Kadının eli değiyor eril zihniyet yıkılıyor
09:04
JINHA
AMED - Surların arasında tarihi dükkanlarda el emeğini, göz nurunu ürünlerine döken kadınlar, hem çalışma hayatına ve sosyal yaşama katılıyor hem de yerleşik yargıları yıkıyor. Türkiye'de kadının ikinci sınıf olarak görüldüğünü, makine gibi çalıştırılarak emeklerinin sömürüldüğünü belirten kadınlar, kimseye ihtiyaç duymamanın mutluluğunu yaşıyor.
Diyarbakır'ın bazalt taşlarından örülü binlerce yıl öncesine kadar uzanan tarihi surlarının arasında kurulu Suriçi semtinde kadınlar estetik dokulu dükkanlarında el emekleriyle yaptıklarını satıyor. Mardin Kapı'da bulunan dükkanlarda kadınlar çanta, şal, elbise, ayakkabı, kemer, aksesuarlar el emeğiyle, kadınların göz nuruyla ince ince işlenerek son haline kavuşuyor. Emeğiyle yaşamı üreten kadınların evlerinden çıkıp çalışma yaşamına katılması her yerde olduğu gibi burada çalışan kadınları da bir süre zorlasa da kadınlar mücadele ettikçe yerleşik algıları yıkıyor. İlk kez kadınlar olarak kadayıf dükkanı açanlar da bu işin "erkek işi" olmadığını gösteriyor.
'Kendi istediğim işi yapmak beni mutlu ediyor'
9 yıldır çalışan Kader Kır, kadınların çalışabileceğini ve kendi yaşamlarını kurabileceklerini göstermeye çalıştığını söyledi. Takı, elbise, çanta, ayakkabı, kemer, ahşap tespihler yapan Kader, işini de büyük bir zevkle yapıyor. Hiçbirinde makine kullanmayan Kader, Sadece ince dikiş isteyen ya da kumaşı sert olan malzemede dikiş makinası kullanıyor. Her ürünü elleriyle işleyen Kader, "Bazen canım da acıyor ama emeğimin karşılığını alınca mutlu oluyorum. Kadın emeğinin sömürüldüğü bir Türkiye'de yaşıyoruz. Kadının sömürüldüğü ve köle olarak göründüğü ve makine gibi çalıştırıldığı bu ülkede bir kadın olarak kendi istediğim işi yapmak ve kimseye ihtiyacımın olmaması beni mutlu ediyor.
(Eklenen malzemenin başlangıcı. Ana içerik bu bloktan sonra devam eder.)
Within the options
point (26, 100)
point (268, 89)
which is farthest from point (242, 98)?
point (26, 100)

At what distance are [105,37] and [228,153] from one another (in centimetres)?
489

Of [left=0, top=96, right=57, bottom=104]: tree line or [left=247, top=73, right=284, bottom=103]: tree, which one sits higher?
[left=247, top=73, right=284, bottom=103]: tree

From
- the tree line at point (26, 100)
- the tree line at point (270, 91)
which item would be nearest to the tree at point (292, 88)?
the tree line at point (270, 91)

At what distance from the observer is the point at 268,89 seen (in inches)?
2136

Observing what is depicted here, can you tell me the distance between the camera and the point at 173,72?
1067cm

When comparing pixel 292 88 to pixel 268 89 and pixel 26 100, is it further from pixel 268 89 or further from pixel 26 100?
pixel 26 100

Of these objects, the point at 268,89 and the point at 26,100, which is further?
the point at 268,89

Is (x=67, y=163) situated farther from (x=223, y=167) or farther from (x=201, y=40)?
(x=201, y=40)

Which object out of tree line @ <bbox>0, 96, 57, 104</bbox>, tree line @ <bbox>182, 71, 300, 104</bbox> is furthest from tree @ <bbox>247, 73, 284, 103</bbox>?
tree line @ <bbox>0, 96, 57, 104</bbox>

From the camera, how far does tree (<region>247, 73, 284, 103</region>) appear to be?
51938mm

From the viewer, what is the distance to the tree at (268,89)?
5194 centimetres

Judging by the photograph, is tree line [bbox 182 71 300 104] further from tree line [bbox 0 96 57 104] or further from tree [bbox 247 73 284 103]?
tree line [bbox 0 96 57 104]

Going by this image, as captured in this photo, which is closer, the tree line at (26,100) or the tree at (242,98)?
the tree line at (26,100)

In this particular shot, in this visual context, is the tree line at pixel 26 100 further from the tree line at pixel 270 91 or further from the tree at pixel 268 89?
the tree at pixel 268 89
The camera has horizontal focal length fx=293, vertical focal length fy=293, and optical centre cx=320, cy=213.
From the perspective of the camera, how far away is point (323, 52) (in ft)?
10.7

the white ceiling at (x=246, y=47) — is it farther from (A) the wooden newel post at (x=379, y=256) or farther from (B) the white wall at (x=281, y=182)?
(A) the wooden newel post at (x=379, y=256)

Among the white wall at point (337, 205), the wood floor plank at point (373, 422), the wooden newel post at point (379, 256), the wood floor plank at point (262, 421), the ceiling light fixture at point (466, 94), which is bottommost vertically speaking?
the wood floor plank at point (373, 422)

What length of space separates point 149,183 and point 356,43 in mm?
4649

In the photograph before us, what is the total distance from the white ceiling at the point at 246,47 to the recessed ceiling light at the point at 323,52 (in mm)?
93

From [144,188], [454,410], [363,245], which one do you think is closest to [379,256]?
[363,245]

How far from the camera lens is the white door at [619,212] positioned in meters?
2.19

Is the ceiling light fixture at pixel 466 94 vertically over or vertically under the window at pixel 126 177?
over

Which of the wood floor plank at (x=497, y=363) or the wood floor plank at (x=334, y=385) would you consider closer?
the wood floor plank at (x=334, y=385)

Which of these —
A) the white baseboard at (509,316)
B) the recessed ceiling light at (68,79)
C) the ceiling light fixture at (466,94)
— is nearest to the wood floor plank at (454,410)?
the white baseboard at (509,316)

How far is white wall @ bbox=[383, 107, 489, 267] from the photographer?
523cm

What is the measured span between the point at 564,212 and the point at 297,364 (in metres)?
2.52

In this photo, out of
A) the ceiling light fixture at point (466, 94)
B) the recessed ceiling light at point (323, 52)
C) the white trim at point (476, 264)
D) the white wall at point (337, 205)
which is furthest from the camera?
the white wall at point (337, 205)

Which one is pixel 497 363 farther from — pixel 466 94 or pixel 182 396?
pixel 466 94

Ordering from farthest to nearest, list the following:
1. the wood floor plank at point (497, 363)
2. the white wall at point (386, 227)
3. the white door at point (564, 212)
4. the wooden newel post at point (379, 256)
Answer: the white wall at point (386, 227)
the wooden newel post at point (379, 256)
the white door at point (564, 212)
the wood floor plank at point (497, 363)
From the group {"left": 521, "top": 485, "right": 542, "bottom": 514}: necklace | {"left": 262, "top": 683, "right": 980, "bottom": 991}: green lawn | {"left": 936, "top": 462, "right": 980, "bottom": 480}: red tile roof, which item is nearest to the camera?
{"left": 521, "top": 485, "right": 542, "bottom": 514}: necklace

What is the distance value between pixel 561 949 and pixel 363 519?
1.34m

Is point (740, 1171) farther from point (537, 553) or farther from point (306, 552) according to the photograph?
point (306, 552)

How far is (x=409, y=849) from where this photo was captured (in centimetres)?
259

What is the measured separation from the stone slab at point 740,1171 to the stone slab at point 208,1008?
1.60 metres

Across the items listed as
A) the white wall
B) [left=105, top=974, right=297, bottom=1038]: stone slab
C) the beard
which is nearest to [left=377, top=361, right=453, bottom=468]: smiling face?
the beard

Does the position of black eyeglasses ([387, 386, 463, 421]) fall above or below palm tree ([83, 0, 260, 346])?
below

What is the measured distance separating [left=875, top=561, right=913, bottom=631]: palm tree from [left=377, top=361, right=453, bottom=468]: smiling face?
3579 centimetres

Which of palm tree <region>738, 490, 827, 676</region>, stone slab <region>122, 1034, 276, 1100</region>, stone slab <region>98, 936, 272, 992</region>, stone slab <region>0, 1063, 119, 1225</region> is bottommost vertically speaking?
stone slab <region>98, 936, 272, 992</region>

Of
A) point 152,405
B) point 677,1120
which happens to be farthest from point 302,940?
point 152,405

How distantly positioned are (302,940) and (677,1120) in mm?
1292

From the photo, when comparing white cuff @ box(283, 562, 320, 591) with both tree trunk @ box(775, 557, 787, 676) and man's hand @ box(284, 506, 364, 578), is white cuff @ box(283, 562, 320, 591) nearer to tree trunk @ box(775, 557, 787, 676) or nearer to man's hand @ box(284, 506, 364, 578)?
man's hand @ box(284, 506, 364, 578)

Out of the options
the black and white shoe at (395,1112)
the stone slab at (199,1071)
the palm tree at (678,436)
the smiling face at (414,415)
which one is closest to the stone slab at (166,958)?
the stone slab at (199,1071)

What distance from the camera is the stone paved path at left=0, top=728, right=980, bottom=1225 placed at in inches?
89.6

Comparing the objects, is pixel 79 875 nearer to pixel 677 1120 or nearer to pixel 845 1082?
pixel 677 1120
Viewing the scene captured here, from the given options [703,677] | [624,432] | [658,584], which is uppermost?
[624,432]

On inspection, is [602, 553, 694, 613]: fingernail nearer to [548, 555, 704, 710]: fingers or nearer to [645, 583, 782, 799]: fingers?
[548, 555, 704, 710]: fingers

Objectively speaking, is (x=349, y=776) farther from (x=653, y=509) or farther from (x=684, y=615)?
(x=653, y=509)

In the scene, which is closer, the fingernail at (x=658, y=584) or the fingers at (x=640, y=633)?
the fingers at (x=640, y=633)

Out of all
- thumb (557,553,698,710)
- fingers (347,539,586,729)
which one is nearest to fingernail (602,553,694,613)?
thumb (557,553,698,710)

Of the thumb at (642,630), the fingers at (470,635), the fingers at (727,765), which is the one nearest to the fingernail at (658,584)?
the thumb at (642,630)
Bir kadın ille de ailesi, eşi ya da başka birinin yardımıyla yaşayacak diye bir şey yok. Kadın tek başına istediği her işi yapabilir ve kimseye ihtiyacı yoktur" diye konuştu.
'Kadına yönelik bakış açısını aşmaya çalışıyoruz'
Diyarbakır'da ilk kez kadayıf dükkanı açan kadınlardan Songül Küçük de ablasıyla birlikte dükkân açmaya karar verdiklerinde herkesten tepki aldıklarını ve yapabileceklerine kimsenin inanmadığını söyledi. "Beceremezsiniz", "Bu sizin işiniz değil" gibi alışılagelmiş söylemlerle karşılaştıklarını anlatan Songül, başlarda çok zorluk çektiklerini, hem bu yaklaşımlar hem de bir destekçileri olmadığı için artık yapamayacaklarını düşündüklerini ama sonra mücadele ederek kazanacaklarına inandıklarını söyledi. "İstersek her şeyi yapabiliriz dedik ve dükkânı açtık" diyen Songül de şunları söyledi: "Artık kadının gücü ve emeği görülüyor. Şimdi inanıyorlar ki kadınlar her türlü zorluğun ve işin üstesinden gelir. Diyarbakır'da ilk kadın kadayıf tatlıcısıyız. Ablamla birlikte yeni bir yaşama adım attık. Ablam tatlıları yapıyor ben de dükkâna bakıyorum. En çok emek veren ablam zorluğunu o çekiyor elleri yanıyor ama yine de ayaklarımızın üzerinde durmamız için iş yapmamız gerekiyor. Kadının her alanda verdiği emek görünmüyor ve kadına sadece çocuk ve ev işi yapar o zaman kadındır denir. Biz bunu aşmaya çalışıyoruz" diye konuştu.